* [DOCUMENT PASSAGE]:
FSP PSUs are hard to come by. Got my Saga II 500w after extensive searching in SP Road. Btw, who handles FSP RMA?


----------



## sumonpathak (Aug 19, 2012)

^^aditya..mainly....


----------



## Chaitanya (Aug 20, 2012)

rocknrollasandy said:


> I think the best psu considering your requirement is Antec TPQ850. *It is one of the Best PSU* when it comes to overclocking. Below is the link of its review:
> 
> Antec TruePower Quattro (TPQ-850) 850W Review
> 
> ...



Then what about this baby??
Corsair AX1200i 1200 W Review | techPowerUp
See the point is not the best of lot, it is best of lot *within budget & availability *


----------



## koolent (Aug 20, 2012)

1200i is the totally best one, since its launch, it has been flying off the shelves ! ,


What else clould you possibly want when you get the platinum certification and the total control of the 'monster in a cage' from your PC with windows online itself.!!


----------



## d6bmg (Aug 20, 2012)

rocknrollasandy said:


> I think the best psu considering your requirement is Antec TPQ850. It is one of the Best PSU when it comes to overclocking. Below is the
> 
> 
> 
> ...



Totally OT, when the purpose of this thread has been fulfilled.


----------



## mandarpalshikar (Aug 20, 2012)

^^ Is there any way we can mark the threads as solved/completed or something like that so we can avoid further discussions on the thread ?


----------



## d6bmg (Aug 20, 2012)

mandarpalshikar said:


> ^^ Is there any way we can mark the threads as solved/completed or something like that so we can avoid further discussions on the thread ?



Just report the 1st post of the thread and request mods to close the thread.
Problem solved.


----------

* [YOUR INSTRUCTIONS]: In the PSU forum thread, could you rewrite the stretch from "## Chaitanya (Aug" through "about this baby??", swapping "overclocking" for "silent operation"?

* [LISTED RECORDS]:

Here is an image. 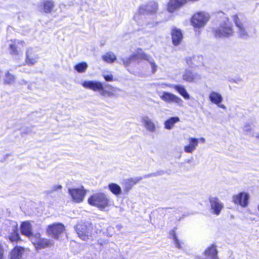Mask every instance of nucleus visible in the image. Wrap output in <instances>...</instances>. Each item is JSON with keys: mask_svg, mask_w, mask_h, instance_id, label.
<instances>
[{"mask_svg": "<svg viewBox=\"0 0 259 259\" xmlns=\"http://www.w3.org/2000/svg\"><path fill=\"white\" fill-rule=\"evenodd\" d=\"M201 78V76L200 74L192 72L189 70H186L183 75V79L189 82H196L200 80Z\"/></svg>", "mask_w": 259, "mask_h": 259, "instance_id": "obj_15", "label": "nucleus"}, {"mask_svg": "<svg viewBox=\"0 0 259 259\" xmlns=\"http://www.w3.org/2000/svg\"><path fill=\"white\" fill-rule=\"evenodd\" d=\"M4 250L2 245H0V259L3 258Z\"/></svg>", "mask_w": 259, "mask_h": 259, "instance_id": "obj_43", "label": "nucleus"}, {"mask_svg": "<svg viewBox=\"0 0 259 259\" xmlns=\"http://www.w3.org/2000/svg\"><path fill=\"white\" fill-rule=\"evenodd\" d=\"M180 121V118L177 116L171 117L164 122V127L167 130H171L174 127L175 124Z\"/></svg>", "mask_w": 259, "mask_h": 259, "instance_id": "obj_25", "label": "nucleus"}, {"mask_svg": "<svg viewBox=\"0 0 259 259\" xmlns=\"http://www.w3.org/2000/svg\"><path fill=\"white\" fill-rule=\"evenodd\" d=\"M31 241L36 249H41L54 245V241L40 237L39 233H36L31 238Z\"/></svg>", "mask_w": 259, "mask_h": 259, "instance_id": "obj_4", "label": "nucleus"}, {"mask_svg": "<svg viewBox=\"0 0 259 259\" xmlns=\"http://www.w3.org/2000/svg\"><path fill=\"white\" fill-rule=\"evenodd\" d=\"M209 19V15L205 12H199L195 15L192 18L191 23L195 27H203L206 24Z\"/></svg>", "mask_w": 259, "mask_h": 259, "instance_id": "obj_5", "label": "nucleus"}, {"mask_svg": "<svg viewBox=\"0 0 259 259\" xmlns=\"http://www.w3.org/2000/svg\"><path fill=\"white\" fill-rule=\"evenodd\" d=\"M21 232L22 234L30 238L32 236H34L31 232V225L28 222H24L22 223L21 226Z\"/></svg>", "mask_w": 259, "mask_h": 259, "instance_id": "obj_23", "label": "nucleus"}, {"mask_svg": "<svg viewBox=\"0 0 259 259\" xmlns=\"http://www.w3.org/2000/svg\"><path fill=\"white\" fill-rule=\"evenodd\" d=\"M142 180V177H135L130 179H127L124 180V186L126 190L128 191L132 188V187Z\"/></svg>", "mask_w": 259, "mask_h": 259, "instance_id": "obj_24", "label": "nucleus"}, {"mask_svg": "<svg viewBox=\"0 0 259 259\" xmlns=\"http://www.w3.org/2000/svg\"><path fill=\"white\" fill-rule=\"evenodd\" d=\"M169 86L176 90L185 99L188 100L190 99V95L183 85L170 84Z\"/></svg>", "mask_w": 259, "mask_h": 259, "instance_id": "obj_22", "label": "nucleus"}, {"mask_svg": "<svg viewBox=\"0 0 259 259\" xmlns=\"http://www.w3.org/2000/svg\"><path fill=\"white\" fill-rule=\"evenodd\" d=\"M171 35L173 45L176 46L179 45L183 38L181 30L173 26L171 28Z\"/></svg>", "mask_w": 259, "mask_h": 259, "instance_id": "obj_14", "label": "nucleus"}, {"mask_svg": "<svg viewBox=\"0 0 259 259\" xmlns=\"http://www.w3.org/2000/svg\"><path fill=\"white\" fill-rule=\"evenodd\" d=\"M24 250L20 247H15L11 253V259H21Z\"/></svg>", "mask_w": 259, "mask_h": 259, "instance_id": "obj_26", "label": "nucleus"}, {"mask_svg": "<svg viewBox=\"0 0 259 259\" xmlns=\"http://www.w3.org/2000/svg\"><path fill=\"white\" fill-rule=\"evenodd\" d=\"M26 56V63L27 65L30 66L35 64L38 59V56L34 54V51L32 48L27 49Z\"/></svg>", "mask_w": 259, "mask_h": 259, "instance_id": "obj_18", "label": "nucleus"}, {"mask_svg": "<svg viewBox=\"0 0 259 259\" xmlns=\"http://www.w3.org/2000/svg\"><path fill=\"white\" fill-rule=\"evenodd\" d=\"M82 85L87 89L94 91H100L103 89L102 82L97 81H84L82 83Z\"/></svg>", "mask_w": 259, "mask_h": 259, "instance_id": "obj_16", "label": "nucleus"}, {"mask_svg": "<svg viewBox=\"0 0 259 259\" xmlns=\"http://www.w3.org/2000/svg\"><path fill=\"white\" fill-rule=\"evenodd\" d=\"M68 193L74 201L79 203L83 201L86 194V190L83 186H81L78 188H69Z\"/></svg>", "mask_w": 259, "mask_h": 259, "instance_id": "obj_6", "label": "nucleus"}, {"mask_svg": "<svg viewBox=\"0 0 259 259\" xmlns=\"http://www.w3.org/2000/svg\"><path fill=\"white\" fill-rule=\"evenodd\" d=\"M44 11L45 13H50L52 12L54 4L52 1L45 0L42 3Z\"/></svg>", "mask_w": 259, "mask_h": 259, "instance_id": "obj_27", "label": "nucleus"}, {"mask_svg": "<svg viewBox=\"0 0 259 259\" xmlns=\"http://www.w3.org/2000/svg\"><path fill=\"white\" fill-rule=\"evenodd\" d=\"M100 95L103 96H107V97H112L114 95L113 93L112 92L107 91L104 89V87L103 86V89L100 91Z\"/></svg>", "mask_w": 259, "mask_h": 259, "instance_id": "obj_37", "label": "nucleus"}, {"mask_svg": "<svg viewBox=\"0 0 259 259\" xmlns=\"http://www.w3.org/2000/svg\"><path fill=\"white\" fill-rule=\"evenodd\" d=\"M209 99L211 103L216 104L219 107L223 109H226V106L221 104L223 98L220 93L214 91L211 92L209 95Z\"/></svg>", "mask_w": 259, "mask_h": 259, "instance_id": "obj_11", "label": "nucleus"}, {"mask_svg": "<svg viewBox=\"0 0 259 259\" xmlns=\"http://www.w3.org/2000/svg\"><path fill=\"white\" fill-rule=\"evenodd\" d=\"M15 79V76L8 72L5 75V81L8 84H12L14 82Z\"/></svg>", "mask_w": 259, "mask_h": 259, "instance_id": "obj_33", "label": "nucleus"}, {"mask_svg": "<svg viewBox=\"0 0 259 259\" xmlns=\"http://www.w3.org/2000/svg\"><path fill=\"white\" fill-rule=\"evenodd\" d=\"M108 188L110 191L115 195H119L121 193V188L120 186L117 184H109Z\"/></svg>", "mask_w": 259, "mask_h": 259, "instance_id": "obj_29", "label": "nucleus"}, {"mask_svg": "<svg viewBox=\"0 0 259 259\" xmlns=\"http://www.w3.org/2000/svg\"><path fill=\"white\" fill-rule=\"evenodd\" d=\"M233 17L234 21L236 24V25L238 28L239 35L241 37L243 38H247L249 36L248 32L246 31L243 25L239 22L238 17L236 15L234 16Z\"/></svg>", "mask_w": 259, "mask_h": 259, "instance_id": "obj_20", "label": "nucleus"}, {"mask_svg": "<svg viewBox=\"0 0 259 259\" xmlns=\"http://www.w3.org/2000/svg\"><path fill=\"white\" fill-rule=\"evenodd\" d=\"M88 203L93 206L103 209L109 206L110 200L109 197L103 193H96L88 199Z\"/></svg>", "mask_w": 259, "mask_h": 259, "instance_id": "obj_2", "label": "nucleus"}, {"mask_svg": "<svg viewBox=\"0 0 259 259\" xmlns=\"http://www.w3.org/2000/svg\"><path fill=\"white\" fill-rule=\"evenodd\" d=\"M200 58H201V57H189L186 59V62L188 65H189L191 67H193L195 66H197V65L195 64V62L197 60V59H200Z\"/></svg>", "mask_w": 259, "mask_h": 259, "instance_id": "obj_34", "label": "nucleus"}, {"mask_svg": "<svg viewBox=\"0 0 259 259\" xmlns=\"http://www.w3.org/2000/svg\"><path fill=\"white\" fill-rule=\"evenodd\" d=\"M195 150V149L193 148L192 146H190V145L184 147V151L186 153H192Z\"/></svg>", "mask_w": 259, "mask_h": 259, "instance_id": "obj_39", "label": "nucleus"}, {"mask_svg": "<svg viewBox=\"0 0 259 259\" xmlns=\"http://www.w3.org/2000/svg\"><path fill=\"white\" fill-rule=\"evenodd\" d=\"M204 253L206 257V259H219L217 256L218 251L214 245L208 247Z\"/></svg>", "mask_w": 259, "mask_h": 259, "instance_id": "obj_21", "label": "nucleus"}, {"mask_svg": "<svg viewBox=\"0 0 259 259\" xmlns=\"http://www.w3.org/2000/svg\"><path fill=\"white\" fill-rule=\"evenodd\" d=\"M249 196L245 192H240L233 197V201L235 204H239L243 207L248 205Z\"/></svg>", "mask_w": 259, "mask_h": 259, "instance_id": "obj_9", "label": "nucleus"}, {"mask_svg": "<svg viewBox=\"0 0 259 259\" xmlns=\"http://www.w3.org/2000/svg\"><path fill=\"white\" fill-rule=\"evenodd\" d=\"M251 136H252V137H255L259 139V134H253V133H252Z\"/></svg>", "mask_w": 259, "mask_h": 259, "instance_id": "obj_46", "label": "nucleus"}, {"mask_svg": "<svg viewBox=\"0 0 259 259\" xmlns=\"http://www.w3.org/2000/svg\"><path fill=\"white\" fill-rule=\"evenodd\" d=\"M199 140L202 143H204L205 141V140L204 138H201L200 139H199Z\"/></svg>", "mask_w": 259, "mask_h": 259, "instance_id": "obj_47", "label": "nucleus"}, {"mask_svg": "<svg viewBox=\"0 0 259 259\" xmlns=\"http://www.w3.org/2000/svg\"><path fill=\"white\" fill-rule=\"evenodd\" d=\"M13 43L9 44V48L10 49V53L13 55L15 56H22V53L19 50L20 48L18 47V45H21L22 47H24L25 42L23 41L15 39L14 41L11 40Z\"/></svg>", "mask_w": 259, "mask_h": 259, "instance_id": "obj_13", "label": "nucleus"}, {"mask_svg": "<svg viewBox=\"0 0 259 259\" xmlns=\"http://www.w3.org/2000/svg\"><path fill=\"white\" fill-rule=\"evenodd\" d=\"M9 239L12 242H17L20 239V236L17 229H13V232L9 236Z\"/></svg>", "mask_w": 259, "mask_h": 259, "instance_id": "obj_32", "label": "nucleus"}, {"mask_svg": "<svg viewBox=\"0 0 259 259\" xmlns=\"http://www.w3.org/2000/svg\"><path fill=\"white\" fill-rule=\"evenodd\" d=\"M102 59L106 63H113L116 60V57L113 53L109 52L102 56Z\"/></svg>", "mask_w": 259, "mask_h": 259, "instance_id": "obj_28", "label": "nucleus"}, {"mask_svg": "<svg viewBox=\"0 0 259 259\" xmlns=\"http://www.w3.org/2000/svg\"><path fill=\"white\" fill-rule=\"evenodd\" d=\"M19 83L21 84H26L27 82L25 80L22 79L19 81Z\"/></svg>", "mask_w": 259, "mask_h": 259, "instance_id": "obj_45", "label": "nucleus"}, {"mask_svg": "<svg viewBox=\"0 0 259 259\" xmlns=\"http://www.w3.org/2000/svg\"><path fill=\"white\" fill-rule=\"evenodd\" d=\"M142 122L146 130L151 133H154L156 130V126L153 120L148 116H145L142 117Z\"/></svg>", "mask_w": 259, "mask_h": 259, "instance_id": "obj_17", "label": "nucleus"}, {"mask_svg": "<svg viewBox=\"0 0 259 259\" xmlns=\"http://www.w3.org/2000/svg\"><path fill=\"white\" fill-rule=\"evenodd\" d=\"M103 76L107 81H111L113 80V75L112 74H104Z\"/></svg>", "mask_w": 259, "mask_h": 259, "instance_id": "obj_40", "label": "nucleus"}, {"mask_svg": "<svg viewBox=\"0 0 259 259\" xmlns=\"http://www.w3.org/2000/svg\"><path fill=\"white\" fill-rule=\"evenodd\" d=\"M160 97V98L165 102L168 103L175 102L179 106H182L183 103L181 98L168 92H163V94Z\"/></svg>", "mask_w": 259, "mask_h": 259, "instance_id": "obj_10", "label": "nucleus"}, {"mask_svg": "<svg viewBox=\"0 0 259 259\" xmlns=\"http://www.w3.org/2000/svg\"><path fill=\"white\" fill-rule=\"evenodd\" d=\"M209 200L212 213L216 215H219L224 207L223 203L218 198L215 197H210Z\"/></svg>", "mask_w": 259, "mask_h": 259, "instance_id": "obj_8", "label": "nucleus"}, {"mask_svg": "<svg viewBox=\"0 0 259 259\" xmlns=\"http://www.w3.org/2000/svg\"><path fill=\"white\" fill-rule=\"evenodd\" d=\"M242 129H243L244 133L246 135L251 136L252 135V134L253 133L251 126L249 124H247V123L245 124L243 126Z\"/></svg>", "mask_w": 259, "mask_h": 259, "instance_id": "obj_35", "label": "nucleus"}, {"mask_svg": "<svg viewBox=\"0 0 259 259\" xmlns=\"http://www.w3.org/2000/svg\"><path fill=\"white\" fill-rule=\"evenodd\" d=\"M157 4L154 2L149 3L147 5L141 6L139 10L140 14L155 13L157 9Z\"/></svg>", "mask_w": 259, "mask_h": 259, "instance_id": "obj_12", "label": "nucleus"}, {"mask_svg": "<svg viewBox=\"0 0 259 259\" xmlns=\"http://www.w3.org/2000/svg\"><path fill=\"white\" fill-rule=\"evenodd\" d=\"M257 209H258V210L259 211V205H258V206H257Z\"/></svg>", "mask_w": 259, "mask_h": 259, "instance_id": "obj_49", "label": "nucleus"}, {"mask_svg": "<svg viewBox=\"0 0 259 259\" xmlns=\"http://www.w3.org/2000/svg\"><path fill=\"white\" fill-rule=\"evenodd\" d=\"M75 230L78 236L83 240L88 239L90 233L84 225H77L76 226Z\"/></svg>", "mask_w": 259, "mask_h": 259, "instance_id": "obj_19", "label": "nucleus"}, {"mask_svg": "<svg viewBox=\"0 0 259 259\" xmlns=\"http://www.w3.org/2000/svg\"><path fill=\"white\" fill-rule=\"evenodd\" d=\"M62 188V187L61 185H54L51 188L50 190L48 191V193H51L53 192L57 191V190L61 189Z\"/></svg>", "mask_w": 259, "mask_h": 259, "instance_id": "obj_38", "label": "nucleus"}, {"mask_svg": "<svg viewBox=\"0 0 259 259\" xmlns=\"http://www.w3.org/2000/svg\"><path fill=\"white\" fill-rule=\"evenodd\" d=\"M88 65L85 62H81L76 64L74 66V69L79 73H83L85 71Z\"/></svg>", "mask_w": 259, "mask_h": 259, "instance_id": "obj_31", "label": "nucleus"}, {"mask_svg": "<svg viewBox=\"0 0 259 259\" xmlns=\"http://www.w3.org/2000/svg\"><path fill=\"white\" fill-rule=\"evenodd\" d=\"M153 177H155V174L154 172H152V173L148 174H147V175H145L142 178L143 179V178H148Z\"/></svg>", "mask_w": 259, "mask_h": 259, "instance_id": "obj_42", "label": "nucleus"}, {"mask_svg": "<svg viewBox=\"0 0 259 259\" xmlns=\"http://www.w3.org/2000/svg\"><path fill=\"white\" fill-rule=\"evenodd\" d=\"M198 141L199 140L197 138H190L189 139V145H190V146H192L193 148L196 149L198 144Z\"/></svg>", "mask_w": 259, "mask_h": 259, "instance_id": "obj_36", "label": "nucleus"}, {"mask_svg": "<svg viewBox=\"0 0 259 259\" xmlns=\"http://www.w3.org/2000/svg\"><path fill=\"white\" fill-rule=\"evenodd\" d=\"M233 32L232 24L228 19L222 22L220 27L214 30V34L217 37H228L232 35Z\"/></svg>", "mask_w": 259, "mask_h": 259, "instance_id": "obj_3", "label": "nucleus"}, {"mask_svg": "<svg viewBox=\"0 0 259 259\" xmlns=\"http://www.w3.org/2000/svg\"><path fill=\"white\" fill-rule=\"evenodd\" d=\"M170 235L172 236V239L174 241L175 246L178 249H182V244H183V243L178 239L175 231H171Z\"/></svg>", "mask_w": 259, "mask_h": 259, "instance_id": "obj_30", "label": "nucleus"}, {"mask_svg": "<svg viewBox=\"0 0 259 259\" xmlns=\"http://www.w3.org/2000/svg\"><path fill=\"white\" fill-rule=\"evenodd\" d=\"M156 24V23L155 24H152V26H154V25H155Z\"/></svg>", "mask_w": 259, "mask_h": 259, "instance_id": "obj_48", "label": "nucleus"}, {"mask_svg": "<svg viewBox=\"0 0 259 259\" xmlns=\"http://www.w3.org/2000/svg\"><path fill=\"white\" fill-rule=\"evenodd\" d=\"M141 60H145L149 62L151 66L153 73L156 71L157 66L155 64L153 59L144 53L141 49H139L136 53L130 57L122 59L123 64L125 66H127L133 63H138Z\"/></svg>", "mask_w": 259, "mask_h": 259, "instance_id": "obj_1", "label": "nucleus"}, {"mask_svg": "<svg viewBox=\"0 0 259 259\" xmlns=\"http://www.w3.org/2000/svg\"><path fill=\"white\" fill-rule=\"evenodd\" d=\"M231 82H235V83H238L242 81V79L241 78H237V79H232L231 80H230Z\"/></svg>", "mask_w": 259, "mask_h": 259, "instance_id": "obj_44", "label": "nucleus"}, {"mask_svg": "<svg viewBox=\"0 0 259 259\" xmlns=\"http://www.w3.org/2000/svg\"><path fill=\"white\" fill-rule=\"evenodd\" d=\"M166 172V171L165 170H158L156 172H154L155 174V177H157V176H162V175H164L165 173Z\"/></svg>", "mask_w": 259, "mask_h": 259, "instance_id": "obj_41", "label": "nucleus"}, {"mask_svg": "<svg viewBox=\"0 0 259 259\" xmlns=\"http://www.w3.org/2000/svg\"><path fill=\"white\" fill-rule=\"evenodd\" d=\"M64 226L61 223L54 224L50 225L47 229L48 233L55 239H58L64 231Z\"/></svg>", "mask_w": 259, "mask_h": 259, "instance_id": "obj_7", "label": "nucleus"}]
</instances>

* * *

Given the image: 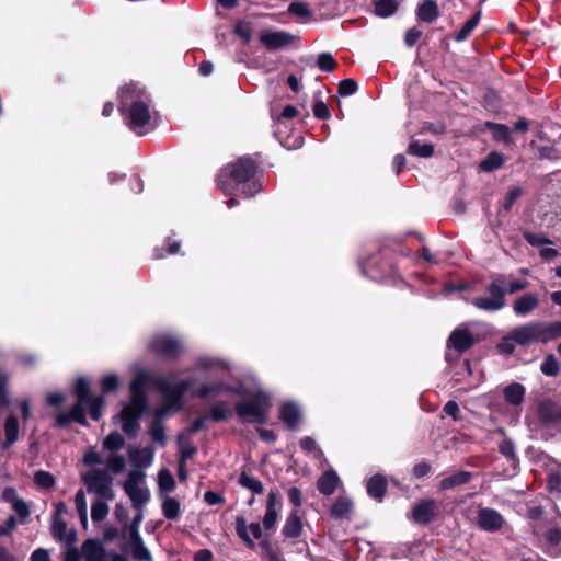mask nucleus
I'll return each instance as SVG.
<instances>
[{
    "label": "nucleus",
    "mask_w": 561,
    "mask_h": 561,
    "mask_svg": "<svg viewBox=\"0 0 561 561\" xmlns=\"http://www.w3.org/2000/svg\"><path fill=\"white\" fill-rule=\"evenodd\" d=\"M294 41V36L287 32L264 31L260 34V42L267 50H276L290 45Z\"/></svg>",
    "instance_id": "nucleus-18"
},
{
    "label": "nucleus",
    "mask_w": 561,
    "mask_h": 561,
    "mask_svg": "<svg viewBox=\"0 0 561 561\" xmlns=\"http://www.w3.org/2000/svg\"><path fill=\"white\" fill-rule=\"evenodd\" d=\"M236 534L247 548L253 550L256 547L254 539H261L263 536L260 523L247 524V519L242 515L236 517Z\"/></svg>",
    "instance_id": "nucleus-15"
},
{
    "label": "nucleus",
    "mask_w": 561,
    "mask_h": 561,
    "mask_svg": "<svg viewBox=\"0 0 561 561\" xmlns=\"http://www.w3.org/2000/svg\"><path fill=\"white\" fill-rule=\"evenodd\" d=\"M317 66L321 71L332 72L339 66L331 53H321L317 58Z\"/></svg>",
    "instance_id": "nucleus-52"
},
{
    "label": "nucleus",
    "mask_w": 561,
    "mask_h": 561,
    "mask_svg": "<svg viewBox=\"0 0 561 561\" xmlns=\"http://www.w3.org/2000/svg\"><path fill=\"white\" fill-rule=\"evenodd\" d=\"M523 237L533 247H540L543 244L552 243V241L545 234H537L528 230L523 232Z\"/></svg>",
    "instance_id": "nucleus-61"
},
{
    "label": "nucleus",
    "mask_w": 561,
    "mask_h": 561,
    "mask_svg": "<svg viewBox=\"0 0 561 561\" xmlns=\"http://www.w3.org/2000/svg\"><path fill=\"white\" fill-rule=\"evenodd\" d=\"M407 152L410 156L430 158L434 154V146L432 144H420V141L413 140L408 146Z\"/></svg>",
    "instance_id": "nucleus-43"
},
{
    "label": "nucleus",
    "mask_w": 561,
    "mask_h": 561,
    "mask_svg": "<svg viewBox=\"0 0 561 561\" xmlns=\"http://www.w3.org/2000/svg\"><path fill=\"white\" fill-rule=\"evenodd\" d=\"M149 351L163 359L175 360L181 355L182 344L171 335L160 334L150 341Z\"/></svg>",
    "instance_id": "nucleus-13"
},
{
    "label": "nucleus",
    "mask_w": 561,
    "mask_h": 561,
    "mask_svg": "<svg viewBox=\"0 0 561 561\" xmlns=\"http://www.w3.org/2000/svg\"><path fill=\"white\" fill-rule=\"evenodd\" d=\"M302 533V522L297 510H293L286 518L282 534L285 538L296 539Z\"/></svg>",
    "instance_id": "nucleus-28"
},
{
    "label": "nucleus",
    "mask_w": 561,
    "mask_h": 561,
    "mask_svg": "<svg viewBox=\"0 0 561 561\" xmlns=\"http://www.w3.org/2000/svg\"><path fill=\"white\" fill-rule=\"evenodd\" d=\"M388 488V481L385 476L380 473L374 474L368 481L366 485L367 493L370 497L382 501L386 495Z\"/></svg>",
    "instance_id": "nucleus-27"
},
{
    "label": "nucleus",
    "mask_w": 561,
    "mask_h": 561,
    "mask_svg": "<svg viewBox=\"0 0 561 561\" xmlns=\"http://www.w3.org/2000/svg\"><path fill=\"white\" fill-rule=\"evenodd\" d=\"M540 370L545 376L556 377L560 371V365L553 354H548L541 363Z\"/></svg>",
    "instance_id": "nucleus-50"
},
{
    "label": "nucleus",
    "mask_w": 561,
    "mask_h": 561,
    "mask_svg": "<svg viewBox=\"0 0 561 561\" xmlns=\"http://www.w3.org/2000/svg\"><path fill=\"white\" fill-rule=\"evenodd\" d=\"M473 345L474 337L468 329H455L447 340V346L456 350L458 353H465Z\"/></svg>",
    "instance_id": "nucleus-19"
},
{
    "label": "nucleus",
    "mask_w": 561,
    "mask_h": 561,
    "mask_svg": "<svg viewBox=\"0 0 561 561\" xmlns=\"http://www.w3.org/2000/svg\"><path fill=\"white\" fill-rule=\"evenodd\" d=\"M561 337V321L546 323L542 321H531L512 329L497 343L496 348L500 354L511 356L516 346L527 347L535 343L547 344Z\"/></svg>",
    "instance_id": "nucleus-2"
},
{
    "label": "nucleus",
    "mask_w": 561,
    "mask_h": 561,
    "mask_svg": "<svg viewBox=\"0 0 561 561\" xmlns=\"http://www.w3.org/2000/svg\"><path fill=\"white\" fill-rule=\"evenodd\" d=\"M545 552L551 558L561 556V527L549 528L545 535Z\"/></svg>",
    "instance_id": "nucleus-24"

* [OUTPUT FOR THIS EXERCISE]:
## Chaitanya (Aug 20, 2012)

rocknrollasandy said:


> I think the best psu considering your requirement is Antec TPQ850. *It is one of the Best PSU* when it comes to silent operation. Below is the link of its review:
> 
> Antec TruePower Quattro (TPQ-850) 850W Review
> 
> ...



Then what about this baby??